Print the data exactly as it is given, please.

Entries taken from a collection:
· · · · ·

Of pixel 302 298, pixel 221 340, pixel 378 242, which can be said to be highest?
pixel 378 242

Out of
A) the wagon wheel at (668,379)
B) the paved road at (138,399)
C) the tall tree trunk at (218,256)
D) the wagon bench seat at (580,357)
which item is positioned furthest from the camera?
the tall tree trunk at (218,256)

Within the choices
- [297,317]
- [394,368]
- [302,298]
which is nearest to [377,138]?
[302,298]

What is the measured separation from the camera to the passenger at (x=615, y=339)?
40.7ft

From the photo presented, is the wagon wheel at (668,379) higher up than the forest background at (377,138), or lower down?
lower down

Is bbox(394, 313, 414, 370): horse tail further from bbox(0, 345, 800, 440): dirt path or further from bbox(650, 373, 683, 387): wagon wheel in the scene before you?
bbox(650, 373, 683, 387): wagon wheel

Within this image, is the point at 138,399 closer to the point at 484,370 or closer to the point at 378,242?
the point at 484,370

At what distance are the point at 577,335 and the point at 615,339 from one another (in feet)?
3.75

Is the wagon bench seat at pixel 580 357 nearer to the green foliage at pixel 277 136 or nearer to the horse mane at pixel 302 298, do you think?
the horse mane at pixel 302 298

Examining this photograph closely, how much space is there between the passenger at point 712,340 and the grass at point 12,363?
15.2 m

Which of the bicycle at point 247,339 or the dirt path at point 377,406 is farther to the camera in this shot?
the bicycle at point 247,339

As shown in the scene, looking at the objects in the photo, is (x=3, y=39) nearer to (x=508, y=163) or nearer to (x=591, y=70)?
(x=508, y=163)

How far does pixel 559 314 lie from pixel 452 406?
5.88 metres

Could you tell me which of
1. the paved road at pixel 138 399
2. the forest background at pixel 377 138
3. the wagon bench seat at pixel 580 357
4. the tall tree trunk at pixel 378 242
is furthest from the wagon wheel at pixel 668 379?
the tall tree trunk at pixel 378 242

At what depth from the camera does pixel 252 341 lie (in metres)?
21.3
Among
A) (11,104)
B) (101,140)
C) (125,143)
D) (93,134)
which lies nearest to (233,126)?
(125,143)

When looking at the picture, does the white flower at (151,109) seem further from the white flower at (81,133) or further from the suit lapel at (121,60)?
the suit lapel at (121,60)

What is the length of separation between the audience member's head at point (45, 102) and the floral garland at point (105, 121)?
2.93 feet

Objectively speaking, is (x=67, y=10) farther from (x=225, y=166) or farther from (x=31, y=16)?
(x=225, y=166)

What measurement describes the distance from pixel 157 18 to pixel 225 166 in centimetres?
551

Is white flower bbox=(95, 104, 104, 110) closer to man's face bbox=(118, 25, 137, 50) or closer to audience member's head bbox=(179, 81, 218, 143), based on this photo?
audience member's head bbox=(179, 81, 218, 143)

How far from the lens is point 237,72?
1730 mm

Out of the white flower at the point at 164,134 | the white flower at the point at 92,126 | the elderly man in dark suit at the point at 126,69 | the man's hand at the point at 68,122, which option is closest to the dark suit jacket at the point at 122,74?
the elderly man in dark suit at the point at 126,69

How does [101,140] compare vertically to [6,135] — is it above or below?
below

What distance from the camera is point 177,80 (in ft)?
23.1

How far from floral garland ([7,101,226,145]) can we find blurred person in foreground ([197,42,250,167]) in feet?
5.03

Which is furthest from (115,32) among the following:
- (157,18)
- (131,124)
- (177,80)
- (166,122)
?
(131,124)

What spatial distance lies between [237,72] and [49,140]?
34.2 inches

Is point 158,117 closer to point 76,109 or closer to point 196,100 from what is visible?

· · · · ·

### SOLUTION FOR THIS TASK
Of pixel 302 298, pixel 221 340, pixel 378 242, which can be said to be highest?
pixel 378 242

Out of
A) the wagon wheel at (668,379)
B) the paved road at (138,399)
C) the tall tree trunk at (218,256)
D) the wagon bench seat at (580,357)
which item is positioned furthest from the camera?
the tall tree trunk at (218,256)

Within the choices
- [297,317]
- [394,368]
- [302,298]
which is nearest to [377,138]?
[302,298]

What is the measured separation from the camera to the passenger at (x=615, y=339)?
40.7ft

From the photo presented, is the wagon wheel at (668,379) higher up than the forest background at (377,138), or lower down?
lower down

Is bbox(394, 313, 414, 370): horse tail further from bbox(0, 345, 800, 440): dirt path or further from bbox(650, 373, 683, 387): wagon wheel in the scene before you?
bbox(650, 373, 683, 387): wagon wheel

Within this image, is the point at 138,399 closer to the point at 484,370 or closer to the point at 378,242?
the point at 484,370

At what distance are the point at 577,335 and the point at 615,339 from one another (in feet)?
3.75

Is the wagon bench seat at pixel 580 357 nearer to the green foliage at pixel 277 136 or nearer to the horse mane at pixel 302 298, do you think?
the horse mane at pixel 302 298

Examining this photograph closely, how much space is there between the passenger at point 712,340 and the grass at point 12,363?
15.2 m

Which of the bicycle at point 247,339 or the dirt path at point 377,406 is farther to the camera in this shot?
the bicycle at point 247,339

As shown in the scene, looking at the objects in the photo, is (x=3, y=39) nearer to (x=508, y=163) or nearer to (x=591, y=70)?
(x=508, y=163)

How far does pixel 559 314 lie from pixel 452 406?
5.88 metres

Could you tell me which of
1. the paved road at pixel 138 399
2. the forest background at pixel 377 138
3. the wagon bench seat at pixel 580 357
4. the tall tree trunk at pixel 378 242
is furthest from the wagon wheel at pixel 668 379?
the tall tree trunk at pixel 378 242

At what depth from the camera does pixel 252 341 lie (in metres)?
21.3
Among
A) (11,104)
B) (101,140)
C) (125,143)
D) (93,134)
which lies nearest to (233,126)?
(125,143)

When looking at the picture, does the white flower at (151,109) seem further from the white flower at (81,133) or further from the suit lapel at (121,60)?
the suit lapel at (121,60)

What is the length of separation between the audience member's head at point (45, 102) and the floral garland at point (105, 121)?
2.93 feet

Objectively speaking, is (x=67, y=10) farther from (x=225, y=166) or farther from (x=31, y=16)?
(x=225, y=166)

What measurement describes the distance from pixel 157 18 to pixel 225 166 in centimetres?
551

Is white flower bbox=(95, 104, 104, 110) closer to man's face bbox=(118, 25, 137, 50) or closer to audience member's head bbox=(179, 81, 218, 143), based on this photo?
audience member's head bbox=(179, 81, 218, 143)

How far from the lens is point 237,72?
1730 mm

Out of the white flower at the point at 164,134 | the white flower at the point at 92,126 | the elderly man in dark suit at the point at 126,69 | the man's hand at the point at 68,122, which option is closest to the dark suit jacket at the point at 122,74?
the elderly man in dark suit at the point at 126,69

How does [101,140] compare vertically to [6,135] — is it above or below?
below

What distance from the camera is point 177,80 (in ft)?
23.1

How far from floral garland ([7,101,226,145]) can we find blurred person in foreground ([197,42,250,167]) in feet?
5.03

Which is furthest from (115,32) among the following:
- (157,18)
- (131,124)
- (177,80)
- (166,122)
?
(131,124)

What spatial distance lies between [237,72] and [49,140]?
34.2 inches

Is point 158,117 closer to point 76,109 or closer to point 196,100 from what is visible?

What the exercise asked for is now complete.